Los visitantes también destacaron las diferencias en la estructura productiva. Mientras que en Argentina las superficies destinadas al arroz suelen ser extensas, en España predominan parcelas mucho más pequeñas. En algunas regiones, el tamaño promedio de los lotes ronda apenas las dos hectáreas, lo que obliga a aprovechar cada espacio disponible para el cultivo.
Otro aspecto que llamó la atención de los productores europeos fue el sistema de rotación que se practica en algunas zonas arroceras entrerrianas, donde los productores alternan el arroz con otros cultivos o períodos de descanso del suelo. En contraste, en varias áreas del Delta del Ebro el arroz se cultiva en forma continua debido a las características del suelo.
“Los nuestros son suelos muy arcillosos y con influencia salina, porque estamos en zonas cercanas al mar. El arroz es prácticamente el único cultivo que puede adaptarse a esas condiciones”, explicó Mariner.


A los desafíos productivos se suman también restricciones ambientales. Tanto en Cataluña como en Valencia buena parte de las zonas arroceras se encuentran dentro de parques naturales, lo que limita el uso de herbicidas y fungicidas. Según indicaron, la normativa europea ha reducido considerablemente las herramientas disponibles para controlar malezas y enfermedades, lo que genera nuevas dificultades para los productores.

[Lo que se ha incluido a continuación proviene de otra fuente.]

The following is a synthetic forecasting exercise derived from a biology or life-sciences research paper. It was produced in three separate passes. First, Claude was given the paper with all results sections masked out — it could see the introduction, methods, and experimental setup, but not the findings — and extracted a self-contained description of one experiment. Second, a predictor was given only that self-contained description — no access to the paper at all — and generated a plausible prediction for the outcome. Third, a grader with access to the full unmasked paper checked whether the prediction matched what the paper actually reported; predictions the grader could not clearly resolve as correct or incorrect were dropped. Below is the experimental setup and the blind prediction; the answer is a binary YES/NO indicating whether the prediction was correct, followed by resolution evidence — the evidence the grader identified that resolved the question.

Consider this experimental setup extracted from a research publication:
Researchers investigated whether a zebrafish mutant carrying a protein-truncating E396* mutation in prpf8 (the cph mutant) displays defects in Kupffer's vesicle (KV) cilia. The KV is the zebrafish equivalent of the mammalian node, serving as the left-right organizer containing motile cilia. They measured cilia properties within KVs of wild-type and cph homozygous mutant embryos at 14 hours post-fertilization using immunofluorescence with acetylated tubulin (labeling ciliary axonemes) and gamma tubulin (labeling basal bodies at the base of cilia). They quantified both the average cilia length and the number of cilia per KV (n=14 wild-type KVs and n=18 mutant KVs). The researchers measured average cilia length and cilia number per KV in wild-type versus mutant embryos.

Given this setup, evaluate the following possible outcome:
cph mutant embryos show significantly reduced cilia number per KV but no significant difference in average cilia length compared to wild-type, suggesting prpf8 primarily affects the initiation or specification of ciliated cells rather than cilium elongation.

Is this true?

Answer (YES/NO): NO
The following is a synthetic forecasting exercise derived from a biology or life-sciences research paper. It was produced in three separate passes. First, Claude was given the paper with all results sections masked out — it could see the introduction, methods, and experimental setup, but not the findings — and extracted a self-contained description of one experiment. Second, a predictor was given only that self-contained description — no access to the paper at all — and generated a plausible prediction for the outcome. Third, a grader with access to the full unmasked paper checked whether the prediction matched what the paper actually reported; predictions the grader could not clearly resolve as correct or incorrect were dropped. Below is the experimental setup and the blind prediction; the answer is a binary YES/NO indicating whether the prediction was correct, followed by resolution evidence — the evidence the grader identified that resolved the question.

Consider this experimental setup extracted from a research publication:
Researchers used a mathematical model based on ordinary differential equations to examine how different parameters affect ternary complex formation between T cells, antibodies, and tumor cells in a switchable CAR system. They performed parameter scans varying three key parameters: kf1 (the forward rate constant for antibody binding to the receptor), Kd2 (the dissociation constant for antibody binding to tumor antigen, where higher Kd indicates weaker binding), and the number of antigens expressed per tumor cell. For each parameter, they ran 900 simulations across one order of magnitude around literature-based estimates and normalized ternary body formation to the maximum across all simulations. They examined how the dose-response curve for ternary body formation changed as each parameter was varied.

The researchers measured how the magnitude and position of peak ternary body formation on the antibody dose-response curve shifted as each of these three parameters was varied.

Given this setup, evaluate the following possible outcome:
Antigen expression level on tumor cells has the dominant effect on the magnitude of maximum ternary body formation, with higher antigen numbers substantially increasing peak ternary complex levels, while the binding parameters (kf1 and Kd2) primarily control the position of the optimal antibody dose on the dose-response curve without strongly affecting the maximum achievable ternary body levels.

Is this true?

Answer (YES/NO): NO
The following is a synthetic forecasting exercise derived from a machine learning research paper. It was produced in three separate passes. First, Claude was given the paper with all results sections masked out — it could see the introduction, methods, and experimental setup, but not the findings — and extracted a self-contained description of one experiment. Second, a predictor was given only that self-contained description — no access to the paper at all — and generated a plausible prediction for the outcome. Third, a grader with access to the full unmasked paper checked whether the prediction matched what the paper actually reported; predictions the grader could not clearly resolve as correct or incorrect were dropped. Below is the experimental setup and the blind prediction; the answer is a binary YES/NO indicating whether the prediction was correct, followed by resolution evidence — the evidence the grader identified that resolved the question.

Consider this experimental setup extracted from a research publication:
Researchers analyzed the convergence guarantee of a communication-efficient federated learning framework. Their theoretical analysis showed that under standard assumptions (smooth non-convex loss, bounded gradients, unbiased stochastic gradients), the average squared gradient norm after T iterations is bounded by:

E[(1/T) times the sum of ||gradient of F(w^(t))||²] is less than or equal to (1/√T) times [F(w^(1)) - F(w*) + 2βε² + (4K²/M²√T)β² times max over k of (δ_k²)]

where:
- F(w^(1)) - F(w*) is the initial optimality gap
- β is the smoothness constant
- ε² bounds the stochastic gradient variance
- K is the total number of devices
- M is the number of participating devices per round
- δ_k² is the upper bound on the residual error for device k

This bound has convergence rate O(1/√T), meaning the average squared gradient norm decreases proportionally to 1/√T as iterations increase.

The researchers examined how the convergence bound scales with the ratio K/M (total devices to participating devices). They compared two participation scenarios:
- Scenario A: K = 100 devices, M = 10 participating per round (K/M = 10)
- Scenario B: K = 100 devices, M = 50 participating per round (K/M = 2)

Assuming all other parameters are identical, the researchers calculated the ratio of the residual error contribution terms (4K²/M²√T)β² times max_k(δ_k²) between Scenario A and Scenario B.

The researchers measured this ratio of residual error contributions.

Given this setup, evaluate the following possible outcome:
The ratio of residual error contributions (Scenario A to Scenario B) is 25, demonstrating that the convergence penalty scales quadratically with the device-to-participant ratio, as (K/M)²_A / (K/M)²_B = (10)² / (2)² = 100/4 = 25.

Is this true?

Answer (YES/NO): YES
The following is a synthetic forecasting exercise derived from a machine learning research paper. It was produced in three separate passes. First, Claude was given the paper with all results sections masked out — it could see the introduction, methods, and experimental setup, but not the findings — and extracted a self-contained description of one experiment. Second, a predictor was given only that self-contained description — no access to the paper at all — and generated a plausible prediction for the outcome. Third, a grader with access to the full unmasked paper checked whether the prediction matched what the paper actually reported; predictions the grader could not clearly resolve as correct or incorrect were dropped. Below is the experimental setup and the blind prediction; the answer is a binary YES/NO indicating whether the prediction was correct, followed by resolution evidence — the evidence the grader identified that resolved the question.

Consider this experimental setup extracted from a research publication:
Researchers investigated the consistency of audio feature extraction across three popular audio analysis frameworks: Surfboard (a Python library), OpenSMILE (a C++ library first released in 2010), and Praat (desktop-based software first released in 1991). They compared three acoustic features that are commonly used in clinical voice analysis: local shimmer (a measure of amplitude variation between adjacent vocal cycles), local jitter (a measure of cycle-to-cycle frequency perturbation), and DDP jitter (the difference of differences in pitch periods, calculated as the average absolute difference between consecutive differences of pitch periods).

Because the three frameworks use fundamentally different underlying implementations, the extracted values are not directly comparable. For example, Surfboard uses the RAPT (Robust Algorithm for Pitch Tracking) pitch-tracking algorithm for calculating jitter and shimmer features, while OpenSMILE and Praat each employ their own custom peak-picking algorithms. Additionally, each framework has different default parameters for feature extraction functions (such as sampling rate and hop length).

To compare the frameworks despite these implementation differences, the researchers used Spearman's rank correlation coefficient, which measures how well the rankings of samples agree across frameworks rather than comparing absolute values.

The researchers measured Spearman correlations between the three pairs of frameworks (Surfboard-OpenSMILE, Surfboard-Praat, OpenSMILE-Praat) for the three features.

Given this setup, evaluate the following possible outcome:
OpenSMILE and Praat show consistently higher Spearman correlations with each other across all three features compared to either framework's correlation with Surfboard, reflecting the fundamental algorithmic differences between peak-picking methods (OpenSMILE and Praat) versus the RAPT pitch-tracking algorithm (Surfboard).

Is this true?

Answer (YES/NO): NO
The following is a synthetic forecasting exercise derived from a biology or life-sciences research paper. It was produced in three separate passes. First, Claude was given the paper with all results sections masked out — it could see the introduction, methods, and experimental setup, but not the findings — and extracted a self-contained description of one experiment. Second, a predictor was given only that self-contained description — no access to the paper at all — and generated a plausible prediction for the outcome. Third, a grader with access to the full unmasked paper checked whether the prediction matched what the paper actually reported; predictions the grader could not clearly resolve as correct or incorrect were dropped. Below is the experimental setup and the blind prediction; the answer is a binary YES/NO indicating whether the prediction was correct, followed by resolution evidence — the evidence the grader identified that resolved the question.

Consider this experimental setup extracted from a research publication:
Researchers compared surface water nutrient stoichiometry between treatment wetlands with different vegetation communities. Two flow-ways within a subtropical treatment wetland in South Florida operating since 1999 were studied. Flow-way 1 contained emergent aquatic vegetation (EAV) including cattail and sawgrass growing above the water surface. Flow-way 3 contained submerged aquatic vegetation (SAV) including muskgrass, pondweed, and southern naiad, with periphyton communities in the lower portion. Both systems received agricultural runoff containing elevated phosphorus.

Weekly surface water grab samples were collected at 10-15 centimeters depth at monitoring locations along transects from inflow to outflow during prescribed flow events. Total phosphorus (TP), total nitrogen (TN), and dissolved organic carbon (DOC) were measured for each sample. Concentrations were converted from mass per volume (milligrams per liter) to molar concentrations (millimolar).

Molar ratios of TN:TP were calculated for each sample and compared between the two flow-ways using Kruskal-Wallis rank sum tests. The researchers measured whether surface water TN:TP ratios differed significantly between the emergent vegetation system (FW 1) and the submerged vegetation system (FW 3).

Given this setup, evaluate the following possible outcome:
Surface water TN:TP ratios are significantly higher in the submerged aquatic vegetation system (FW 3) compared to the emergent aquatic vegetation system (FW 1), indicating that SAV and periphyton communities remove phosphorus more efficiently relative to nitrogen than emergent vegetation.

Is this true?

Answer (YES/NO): YES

A pesar de esas diferencias, el intercambio fue valorado como una oportunidad para aprender mutuamente. “Tenemos intereses en común: producir más, con mejor calidad, de forma más amigable con el ambiente y con alimentos cada vez más nutritivos”, señalaron.
La visita permitió así fortalecer los vínculos entre técnicos, productores y especialistas de distintos países, generando un espacio de diálogo que podría derivar en futuras instancias de cooperación e intercambio tecnológico entre regiones arroceras de Europa y Sudamérica.